Source records:
····················
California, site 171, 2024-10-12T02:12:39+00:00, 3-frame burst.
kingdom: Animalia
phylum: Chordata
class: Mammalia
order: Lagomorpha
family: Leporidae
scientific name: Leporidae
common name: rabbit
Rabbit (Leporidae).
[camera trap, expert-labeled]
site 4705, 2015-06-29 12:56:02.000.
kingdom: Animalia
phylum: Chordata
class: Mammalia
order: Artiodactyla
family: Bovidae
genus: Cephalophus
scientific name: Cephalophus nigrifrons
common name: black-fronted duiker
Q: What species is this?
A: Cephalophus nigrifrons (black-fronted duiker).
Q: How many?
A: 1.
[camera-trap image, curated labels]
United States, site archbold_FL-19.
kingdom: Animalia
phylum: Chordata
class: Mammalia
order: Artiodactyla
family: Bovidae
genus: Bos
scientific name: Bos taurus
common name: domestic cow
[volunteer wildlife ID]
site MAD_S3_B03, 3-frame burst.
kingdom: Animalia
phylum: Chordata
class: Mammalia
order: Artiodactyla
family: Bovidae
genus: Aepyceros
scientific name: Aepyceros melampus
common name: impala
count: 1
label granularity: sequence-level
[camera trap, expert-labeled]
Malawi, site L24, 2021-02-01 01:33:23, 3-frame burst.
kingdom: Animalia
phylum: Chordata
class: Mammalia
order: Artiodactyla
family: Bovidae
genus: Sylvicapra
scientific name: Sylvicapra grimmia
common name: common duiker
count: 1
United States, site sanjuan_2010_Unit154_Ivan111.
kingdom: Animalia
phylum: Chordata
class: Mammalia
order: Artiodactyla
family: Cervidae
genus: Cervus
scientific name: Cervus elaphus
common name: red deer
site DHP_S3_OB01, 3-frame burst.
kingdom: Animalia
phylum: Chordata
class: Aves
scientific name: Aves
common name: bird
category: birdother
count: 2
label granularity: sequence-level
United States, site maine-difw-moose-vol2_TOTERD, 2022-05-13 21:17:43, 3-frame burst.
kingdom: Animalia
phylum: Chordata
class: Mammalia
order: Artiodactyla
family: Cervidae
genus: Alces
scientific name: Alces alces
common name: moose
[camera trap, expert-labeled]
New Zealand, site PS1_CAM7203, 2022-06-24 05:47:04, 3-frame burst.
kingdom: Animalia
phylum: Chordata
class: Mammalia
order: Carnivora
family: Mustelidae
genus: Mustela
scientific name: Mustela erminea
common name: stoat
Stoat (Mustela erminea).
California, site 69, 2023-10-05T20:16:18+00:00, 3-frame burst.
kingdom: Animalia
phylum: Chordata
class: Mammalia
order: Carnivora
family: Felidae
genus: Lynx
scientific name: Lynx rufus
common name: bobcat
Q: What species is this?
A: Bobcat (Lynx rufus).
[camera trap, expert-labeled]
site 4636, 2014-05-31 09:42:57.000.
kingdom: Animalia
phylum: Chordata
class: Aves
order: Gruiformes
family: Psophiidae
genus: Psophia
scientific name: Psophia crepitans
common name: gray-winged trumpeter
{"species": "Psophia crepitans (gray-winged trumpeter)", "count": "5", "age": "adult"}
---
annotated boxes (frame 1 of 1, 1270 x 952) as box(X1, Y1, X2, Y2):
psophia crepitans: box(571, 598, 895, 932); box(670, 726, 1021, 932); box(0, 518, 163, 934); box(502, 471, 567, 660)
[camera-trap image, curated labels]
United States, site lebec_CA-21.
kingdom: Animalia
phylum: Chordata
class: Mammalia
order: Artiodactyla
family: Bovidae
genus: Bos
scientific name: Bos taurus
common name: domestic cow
····················
Each line from the one that contains "common name: common duiker" through the end of the records must be repeated exactly. No other line belongs in the answer.

common name: common duiker
count: 1
United States, site sanjuan_2010_Unit154_Ivan111.
kingdom: Animalia
phylum: Chordata
class: Mammalia
order: Artiodactyla
family: Cervidae
genus: Cervus
scientific name: Cervus elaphus
common name: red deer
site DHP_S3_OB01, 3-frame burst.
kingdom: Animalia
phylum: Chordata
class: Aves
scientific name: Aves
common name: bird
category: birdother
count: 2
label granularity: sequence-level
United States, site maine-difw-moose-vol2_TOTERD, 2022-05-13 21:17:43, 3-frame burst.
kingdom: Animalia
phylum: Chordata
class: Mammalia
order: Artiodactyla
family: Cervidae
genus: Alces
scientific name: Alces alces
common name: moose
[camera trap, expert-labeled]
New Zealand, site PS1_CAM7203, 2022-06-24 05:47:04, 3-frame burst.
kingdom: Animalia
phylum: Chordata
class: Mammalia
order: Carnivora
family: Mustelidae
genus: Mustela
scientific name: Mustela erminea
common name: stoat
Stoat (Mustela erminea).
California, site 69, 2023-10-05T20:16:18+00:00, 3-frame burst.
kingdom: Animalia
phylum: Chordata
class: Mammalia
order: Carnivora
family: Felidae
genus: Lynx
scientific name: Lynx rufus
common name: bobcat
Q: What species is this?
A: Bobcat (Lynx rufus).
[camera trap, expert-labeled]
site 4636, 2014-05-31 09:42:57.000.
kingdom: Animalia
phylum: Chordata
class: Aves
order: Gruiformes
family: Psophiidae
genus: Psophia
scientific name: Psophia crepitans
common name: gray-winged trumpeter
{"species": "Psophia crepitans (gray-winged trumpeter)", "count": "5", "age": "adult"}
---
annotated boxes (frame 1 of 1, 1270 x 952) as box(X1, Y1, X2, Y2):
psophia crepitans: box(571, 598, 895, 932); box(670, 726, 1021, 932); box(0, 518, 163, 934); box(502, 471, 567, 660)
[camera-trap image, curated labels]
United States, site lebec_CA-21.
kingdom: Animalia
phylum: Chordata
class: Mammalia
order: Artiodactyla
family: Bovidae
genus: Bos
scientific name: Bos taurus
common name: domestic cow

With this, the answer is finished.